Our American Tradition

You go to a baseball game....mostly to watch your team hopefully beat the other team.  Amongst other things....you also go for the social atmosphere.  And, you go for the greasy junk food.

The season ends for major league baseball this weekend, and folks will have to settle back for six months and wait for 2015's spring to come, and an opportunity to sit and eat through 3,000 calories in one afternoon....of awful fatty and greasy food.

I hadn't been to a major league game in almost fifteen years....when I went to a Nationals game in 2012.  It was an opportunity to reintroduce myself to all the wonders of bad food, and the escalated cost of sitting through a game in this modern era.

It's hard to walk into a stadium today, and not expect to spend anything less than $50 on food and drink.  By the time you figure a beer or two....a whooper-hot dog and fries....then some chili dog....toss in a $4 bottle of chilled water....then some twenty-ounce alcohol-slushy mix....you've easily past $40 and 1,500 calories.

Even in the shade, as I was.....it was 97 degrees, and by the 8th inning, I started to realize my hydration issue, put down a second bottle of chilled water, and a third beer.

I sat and watched some guys go through six to eight bottles of beer during a game, and at least $40 of ribs and greasy fries.

If you figure grease and fat alone....you probably did enough for an entire month...just in a four-hour period.

All of this says something about American society, our trend toward fatty food with no limits, and the ability to accept a pricing scheme of questionable nature.

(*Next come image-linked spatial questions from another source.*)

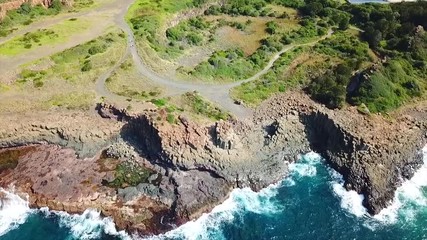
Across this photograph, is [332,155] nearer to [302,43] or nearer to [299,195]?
[299,195]

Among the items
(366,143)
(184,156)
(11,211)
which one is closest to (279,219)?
(184,156)

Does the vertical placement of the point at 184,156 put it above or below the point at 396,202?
above

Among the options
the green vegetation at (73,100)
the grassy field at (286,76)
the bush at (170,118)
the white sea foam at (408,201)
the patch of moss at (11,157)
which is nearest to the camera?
the white sea foam at (408,201)

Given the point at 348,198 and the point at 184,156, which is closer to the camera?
the point at 348,198

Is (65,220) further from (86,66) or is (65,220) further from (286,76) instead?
(286,76)

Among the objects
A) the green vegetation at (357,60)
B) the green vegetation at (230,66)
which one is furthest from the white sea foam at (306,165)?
the green vegetation at (230,66)

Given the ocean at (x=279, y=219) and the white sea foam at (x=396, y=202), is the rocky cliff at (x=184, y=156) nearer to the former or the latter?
the white sea foam at (x=396, y=202)

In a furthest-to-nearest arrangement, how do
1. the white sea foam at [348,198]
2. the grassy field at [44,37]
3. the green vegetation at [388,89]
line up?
the grassy field at [44,37] < the green vegetation at [388,89] < the white sea foam at [348,198]
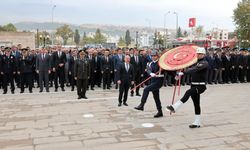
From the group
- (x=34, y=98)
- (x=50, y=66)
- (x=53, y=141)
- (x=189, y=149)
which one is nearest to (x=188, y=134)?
(x=189, y=149)

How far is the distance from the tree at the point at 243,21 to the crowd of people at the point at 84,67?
25.2 metres

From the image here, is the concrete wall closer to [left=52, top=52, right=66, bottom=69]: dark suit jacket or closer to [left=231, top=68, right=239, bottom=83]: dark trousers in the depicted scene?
[left=52, top=52, right=66, bottom=69]: dark suit jacket

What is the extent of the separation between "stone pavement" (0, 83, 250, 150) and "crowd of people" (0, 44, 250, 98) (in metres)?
2.09

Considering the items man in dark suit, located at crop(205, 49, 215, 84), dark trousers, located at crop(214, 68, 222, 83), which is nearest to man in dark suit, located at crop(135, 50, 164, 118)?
man in dark suit, located at crop(205, 49, 215, 84)

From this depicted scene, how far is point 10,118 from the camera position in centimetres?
961

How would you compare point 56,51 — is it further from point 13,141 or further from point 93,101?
point 13,141

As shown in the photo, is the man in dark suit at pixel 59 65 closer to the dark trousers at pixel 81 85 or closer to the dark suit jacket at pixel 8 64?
the dark suit jacket at pixel 8 64

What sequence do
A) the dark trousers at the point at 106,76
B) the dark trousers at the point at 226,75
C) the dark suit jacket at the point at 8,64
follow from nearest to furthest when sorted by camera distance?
the dark suit jacket at the point at 8,64 → the dark trousers at the point at 106,76 → the dark trousers at the point at 226,75

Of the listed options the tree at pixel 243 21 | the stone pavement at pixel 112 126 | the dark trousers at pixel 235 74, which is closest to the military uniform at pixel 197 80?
the stone pavement at pixel 112 126

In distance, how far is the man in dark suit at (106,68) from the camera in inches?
645

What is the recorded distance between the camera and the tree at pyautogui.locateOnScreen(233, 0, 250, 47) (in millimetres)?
43125

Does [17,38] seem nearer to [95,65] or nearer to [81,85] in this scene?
[95,65]

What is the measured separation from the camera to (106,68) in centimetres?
1642

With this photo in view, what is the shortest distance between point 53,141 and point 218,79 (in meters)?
13.8
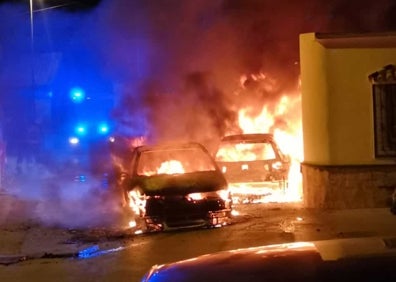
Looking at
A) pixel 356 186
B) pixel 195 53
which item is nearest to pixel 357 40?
pixel 356 186

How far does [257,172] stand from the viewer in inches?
533

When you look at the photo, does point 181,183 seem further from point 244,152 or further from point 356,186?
point 244,152

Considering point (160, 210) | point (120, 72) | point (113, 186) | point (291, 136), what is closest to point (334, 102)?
point (160, 210)

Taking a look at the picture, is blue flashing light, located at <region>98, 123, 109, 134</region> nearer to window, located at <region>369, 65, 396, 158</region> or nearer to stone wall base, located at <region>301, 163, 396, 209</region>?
stone wall base, located at <region>301, 163, 396, 209</region>

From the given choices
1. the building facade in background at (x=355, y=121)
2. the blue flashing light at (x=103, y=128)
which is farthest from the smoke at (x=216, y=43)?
the building facade in background at (x=355, y=121)

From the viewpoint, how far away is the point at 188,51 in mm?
20531

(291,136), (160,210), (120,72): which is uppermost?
(120,72)

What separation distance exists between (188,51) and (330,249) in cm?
1814

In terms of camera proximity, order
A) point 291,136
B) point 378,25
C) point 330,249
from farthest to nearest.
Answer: point 378,25 < point 291,136 < point 330,249

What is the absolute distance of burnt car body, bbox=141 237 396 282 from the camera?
A: 223 centimetres

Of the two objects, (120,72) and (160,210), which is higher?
(120,72)

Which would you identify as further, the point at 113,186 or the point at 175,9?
the point at 175,9

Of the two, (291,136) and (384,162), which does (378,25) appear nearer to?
(291,136)

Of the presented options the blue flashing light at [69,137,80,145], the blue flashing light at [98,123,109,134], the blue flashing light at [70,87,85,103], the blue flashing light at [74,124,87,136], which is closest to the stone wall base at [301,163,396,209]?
the blue flashing light at [98,123,109,134]
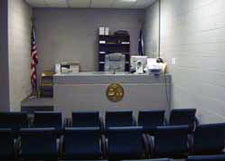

I suspect if a guy were aggressive and did six baseball games a summer with his buddies...he could figure on adding at least five pounds onto his frame, if he didn't do anything extra on physical activities.

Diet or change coming?  No.  I just can't see major league baseball changing in that direction.  They might offer some vegetarian stuff, and try to put calorie/fat signs up about everything, but society now has no desire to dump the greasy food or high calories deal.  It is....what it is.